Wednesday, December 31, 2014
Dissect A Dash: The 1948 Tasco
The 1948 Tasco sits, like an orphaned puppy, in the Auburn Cord Duesenberg Mueseum, a prime example of too many ideas in one design.
Back in the early post-War years, manufacturers were attempting to establish what the new American public wanted in cars and other consumer goods. America was quickly becoming a "luxury" market, with the World's dominant economy and spending power. It was tough to keep up with the demand for housing, hard goods, and cars.
The Tasco (from The American Sports Car COmpany) was a stab at the upscale sports car market, combined with the excess of American luxury. The designer, Gordon Buehrig, had a hand in several beautiful Cord and Auburn designs, timeless classics, but when he swung for the fences on the Tasco, he whiffed. He even called the project "my Edsel".

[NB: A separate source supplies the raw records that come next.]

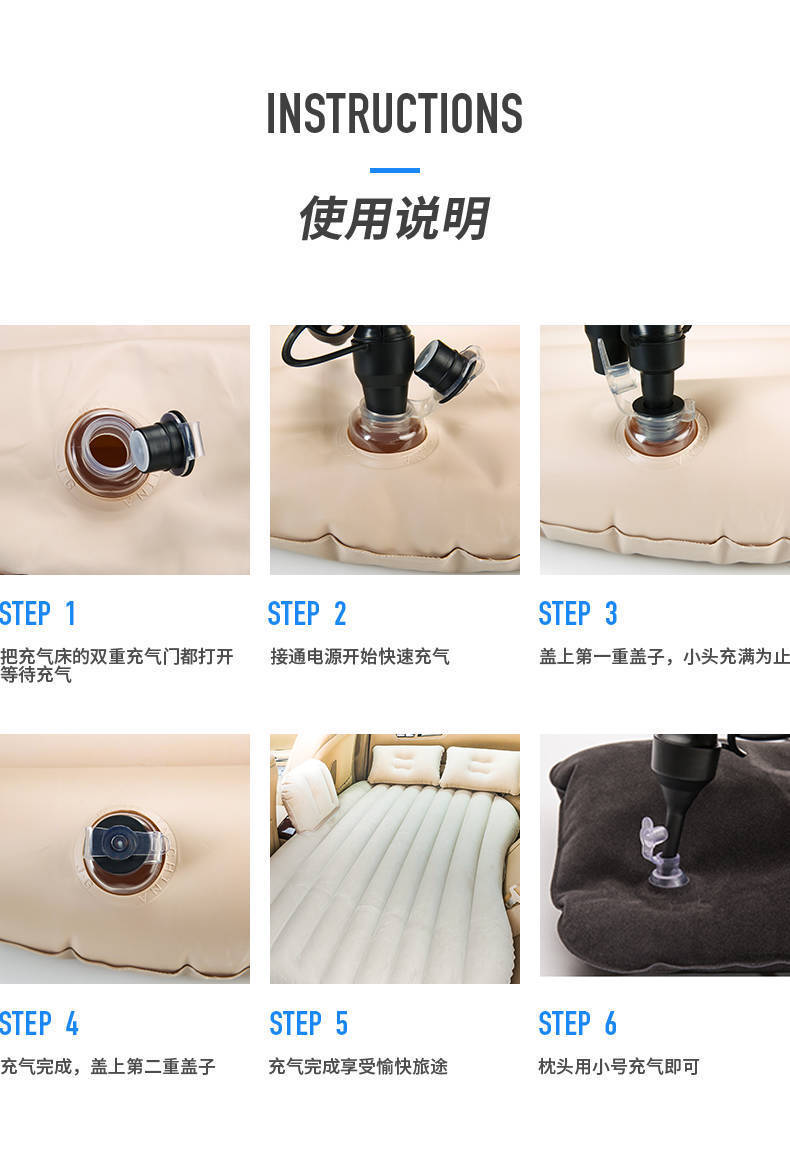 INSTRUCTIONS

使用说明

STEP 1

把充气床的双重充气门都打开等待充气

STEP 2

接通电源开始快速充气

STEP 3

盖上第一重盖子，小头充满为止

STEP 4

充气完成，盖上第二重盖子

STEP 5

充气完成享受愉快旅途

STEP 6

枕头用小号充气即可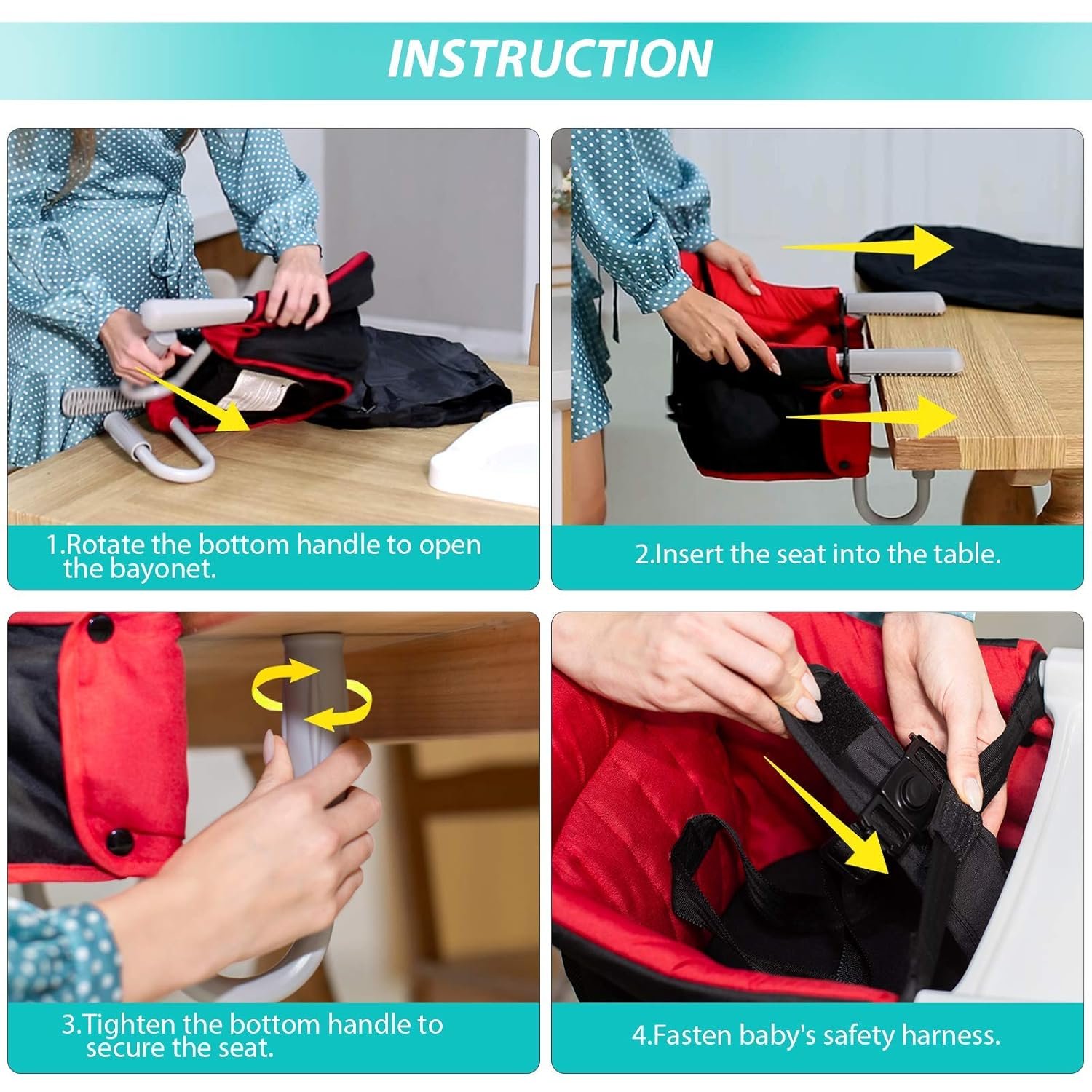 INSTRUCTION

1.Rotate the bottom handle to open the bayonet.

2.Insert the seat into the table.

3.Tighten the bottom handle to secure the seat.

4.Fasten baby's safety harness.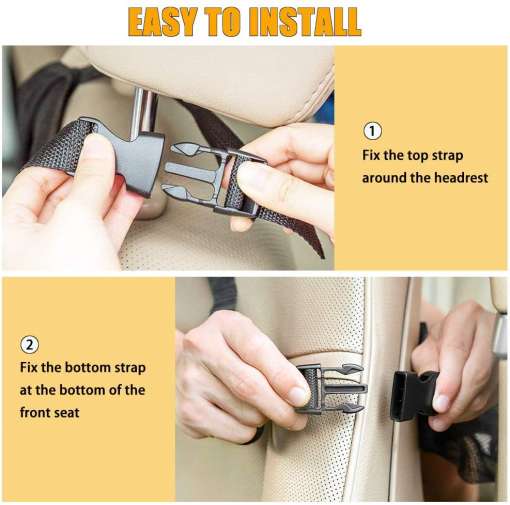 EASY TO INSTALL

①
Fix the top strap around the headrest

②
Fix the bottom strap at the bottom of the front seat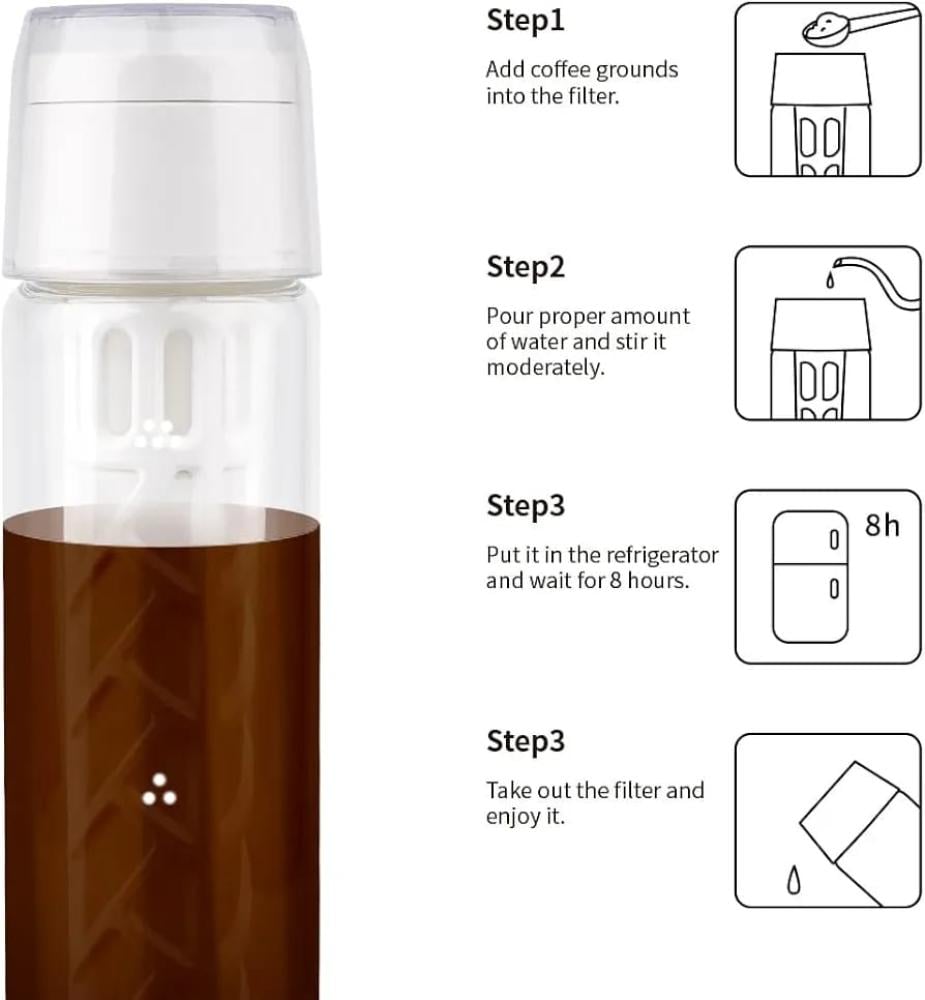 Step1

Add coffee grounds into the filter.

Step2

Pour proper amount of water and stir it moderately.

Step3

Put it in the refrigerator and wait for 8 hours.

8h

Step3

Take out the filter and enjoy it.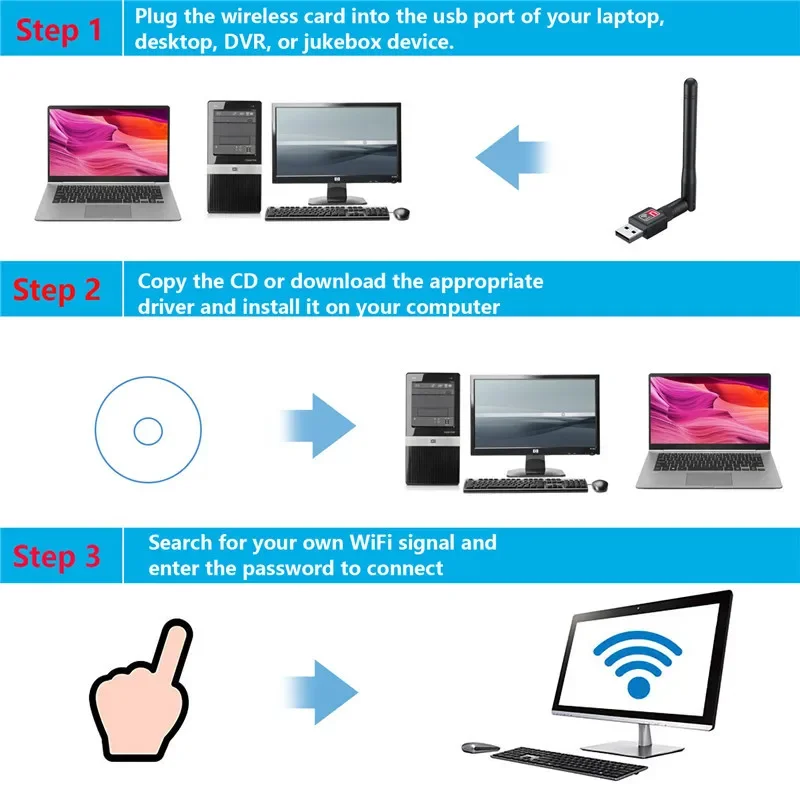 Step 1

Plug the wireless card into the usb port of your laptop, desktop, DVR, or jukebox device.

Step 2

Copy the CD or download the appropriate driver and install it on your computer

Step 3

Search for your own WiFi signal and enter the password to connect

The pontoon fender look was immediately dated, reminiscent of the 1930's, not the high-revving upcoming '50's. But one aspect was prescient. The interior was highly influenced by modern airplane design, with levers and thrust-style composure.
You could easily imagine you were in the cockpit of some sort of Cessna trainer, with it's engine-turned inserts and even a couple of actual plane gauge casings (lower right) to accent the resemblance. The other gauges are all Stewart Warner. The lower left tach pictured seems to be a later years replacement; it's a much later time period gauge.
Even the "three on the tree" shifter makes sense. There's something about that hand positioning that smacks of flying more than a floor shift does. Or maybe it's just me. But that's exactly what I would have done.
All in all, this is a shade above "novelty" or tribute. It's a car dash, but unique to this esthetic, and a worthy achievement for a designer with an incredible resume.